In Spain, they have just the meal plan to do both.
They’re called tapas.
Tapas, like so many foods, have a history. In this case, the word tapas translates to “cover or lid” or “top.” This tradition began centuries ago when people would cover their small glasses of Sherry (another Spanish treasure) with a “lid” of sliced bread to keep the small fruit flies out of their wine.
Over time, these food lids (usually with some garnishment of sliced meat or other savory on top) became as popular as the wine they were protecting, and thus began a style of cuisine (and a social scene) that is still popular today. And it’s one enjoyed at thousands of tapas bars and by millions of their patrons every year.
From a culinary perspective, fish, seafood, small portions and an almost endless variety of things to try is about as close to nirvana as it gets.
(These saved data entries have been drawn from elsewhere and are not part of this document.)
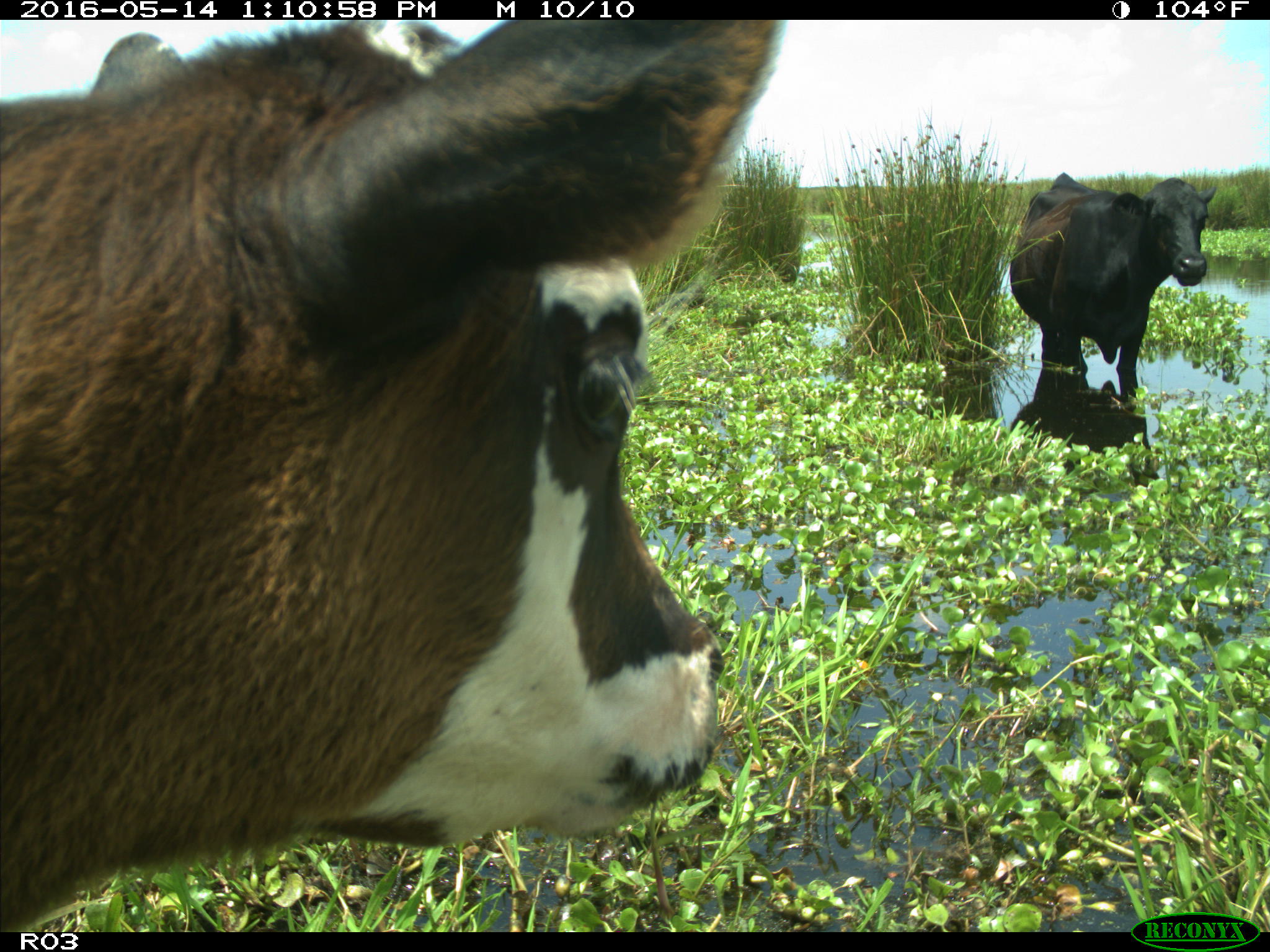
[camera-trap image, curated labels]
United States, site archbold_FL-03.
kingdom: Animalia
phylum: Chordata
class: Mammalia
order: Artiodactyla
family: Bovidae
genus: Bos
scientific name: Bos taurus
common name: domestic cow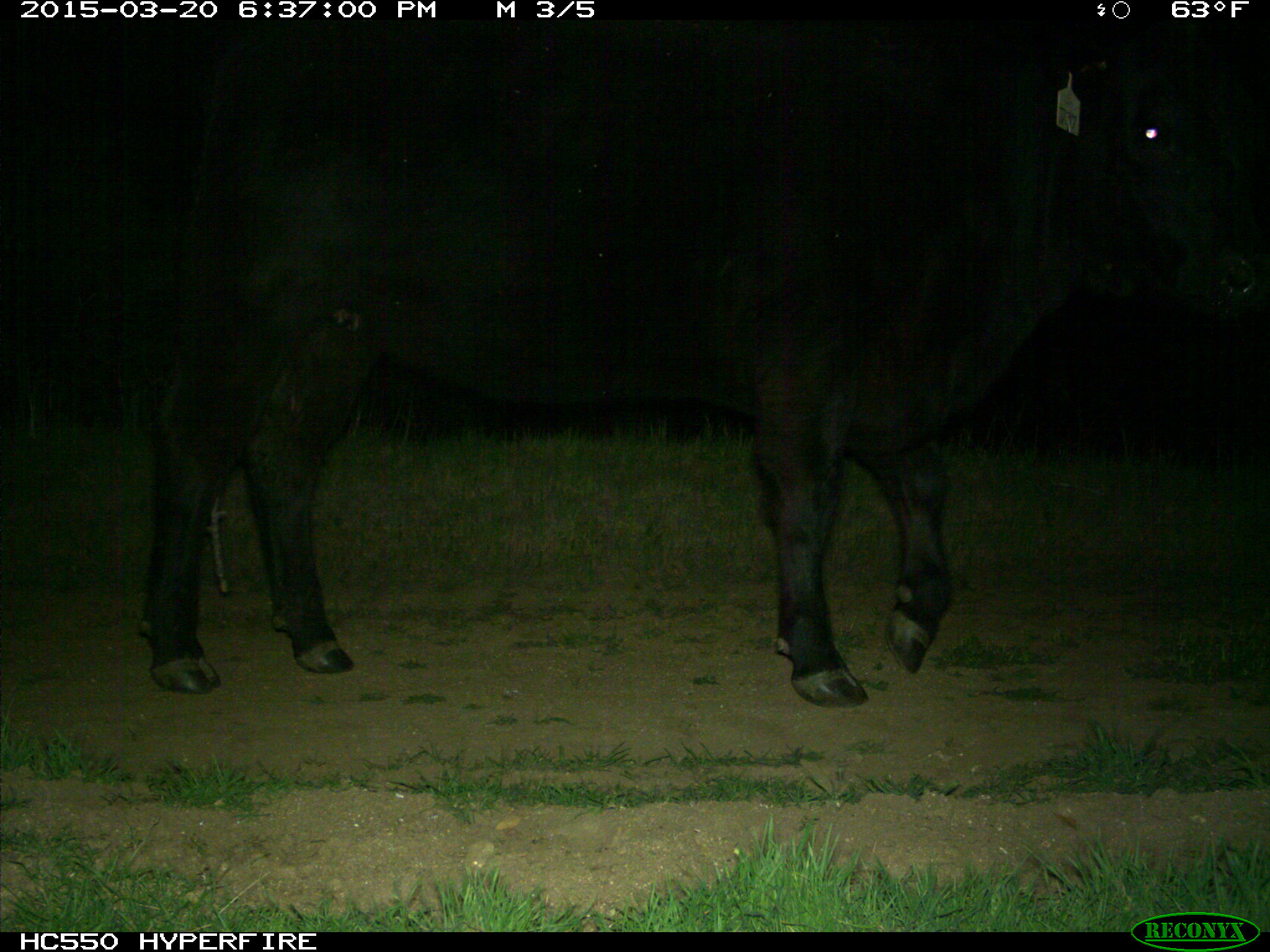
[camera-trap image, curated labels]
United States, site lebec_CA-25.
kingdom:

Even before the wheels left the tarmac in Detroit, I was imagining the tastes of these delicious morsels, knowing full well I had to suffer through a couple of airline meals before enjoying my first bites.
Another thought that ran through my head (since I’m somewhat Spanish challenged) was deciding how I was going to be able to try the tapas I liked if I didn’t know their names?
Was English going to be an issue?
Actually, as it turned out, not at all.
In fact, nearly everyone I met throughout Spain spoke some English, so between my limited Spanish and their English, language was no barrier whatsoever when it came to eating out. Even better is the fact that, if it’s tapas you’re after, it’s even easier to order what you want because most tapas bars have their selections displayed in platters right between you and your bartender (who’ll likely be your server). So, it’s as easy as pointing to what you want; holding up one, two or three fingers to explain how many of each one you want; and then just enjoying it! It’s probably the easiest experience you’ll ever have ordering food.
Of course, you’ll want to have something to drink with your tapas selections.
Again, tradition would have you drinking sherry, but more often than not, the drink of choice is the Spanish sparkling wine Cava, a beer, a spritzer of wine and soda or some other choice of still wine.
Traveling throughout both Barcelona and Bilbao, there were tapas bars nearly everywhere, and among them, the most popular offerings were small, open-face sandwiches with various meat and seafood toppings (pretty much true to their original lid concept); platters of small fried fish and shellfish; small skewers of olives, cheese and vegetables; small (almost pizza-like wedges) of egg flans with various garnishments; raw, marinated ceviche salads; and assortments of local sausages, fish cakes and the like.
Speaking of tradition, if you’re into tapas, you best prepare to chill out for a while because nothing here is rushed. Expect a leisurely respite (even at lunch). Find a place to sit (many choose to stand) and then decide what you want, get their attention, and point to it or do your best (in any language) to explain what you’d like to try. Finally, and most importantly, relax.
And you’ll probably have to request a check, too, because no one ever seems to think you’ll be leaving. Depending on if you’ve chosen the right tapas bar and the right food, you may not want to anyway.
As I enjoyed my last meal in Bilbao, Spain, and was ready to leave for another food adventure in Venice, Italy, I reflected on my tapas experience and concluded that the whole culture of it really suited my style. I loved the bite-sized variety as well as the casual, social atmosphere it creates. It’s unfortunate that so few of these types of restaurants exist in the states.
Then again, if they did, could we ever slow down and learn to appreciate them?